Dr Giles Yeo at the University of Cambridge is on a mission to change the common conception that obesity is a choice. He certainly succeeded in changing my opinions on the subject during his recent talk 'Is Obesity a Choice?' at the Royal Society on 1 November 2019.
The evening began with Dr Yeo addressing an apparently common concern – that by discussing the genetic causes of obesity researchers are giving people with obesity an 'excuse'. He explained that in his view obesity is a disease just as cancer is a disease and so in order to treat it, we must think of it as such. However, he did also point out that our genes are not deterministic and while we can't choose our genes, we can choose what we do with them.
Based in the Department of Neuroscience, Dr Yeo is a geneticist who is interested in how the brain controls body weight. His presentation style was engaging and energetic, so I was not surprised to discover that he also moonlights as a science presenter for the BBC, in addition to his academic research.

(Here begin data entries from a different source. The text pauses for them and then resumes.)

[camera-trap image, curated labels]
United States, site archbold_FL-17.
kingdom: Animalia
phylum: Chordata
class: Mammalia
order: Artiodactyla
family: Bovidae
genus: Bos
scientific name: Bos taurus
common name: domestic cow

During the event, Dr Yeo presented us with a convincing argument as to why obesity is, in fact, not a choice, but the result of subtle variations across hundreds of genes. To back up this argument, he described a range of different genes that influence body weight.

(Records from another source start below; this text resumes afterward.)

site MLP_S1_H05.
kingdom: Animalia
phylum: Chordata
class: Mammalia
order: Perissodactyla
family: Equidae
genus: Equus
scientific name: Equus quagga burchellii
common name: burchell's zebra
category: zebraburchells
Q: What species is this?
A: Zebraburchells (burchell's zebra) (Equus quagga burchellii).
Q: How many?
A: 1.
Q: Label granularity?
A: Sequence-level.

First, Dr Yeo talked about leptin. Leptin is a hormone that plays a critical role in the control of food intake and, therefore, body weight. Researchers found that mutations in the leptin gene resulted in heavier mice. When they then discovered in the late 1990s that injecting leptin in humans with a deficiency resulted in them losing vast amounts of weight, researchers thought they had discovered a 'cure' for obesity. As it turned out, however, leptin acts to inhibit hunger, so for people with a functioning leptin system injections were no help.
To help us understand what it is like to have leptin deficiency, Dr Yeo asked the audience to imagine that we had survived a plane crash and were stranded, starving, in a remote location. He concluded that in such a situation we would all probably eat anything we could find to survive. Dr Yeo explained that this starvation response is constantly 'switched-on' in the brains of people with leptin-deficiency; they constantly feel like they are being starved so must eat anything available. This was just one of the many analogies Dr Yeo used and I think it made the audience more empathetic towards people with obesity.
Another gene discussed was MC4R. Mutations in this gene have been linked to obesity and one percent of people classed as 'obese' based on their Body Mass Index (BMI) have a mutation in this gene. Interestingly, Dr Yeo also told us that Mexican cave fish with mutations in the MC4R gene will eat all fish available to them. Similarly, another gene that has been linked to obesity in humans, called POMC, has also been shown to be associated with obesity in Labrador Retriever dogs.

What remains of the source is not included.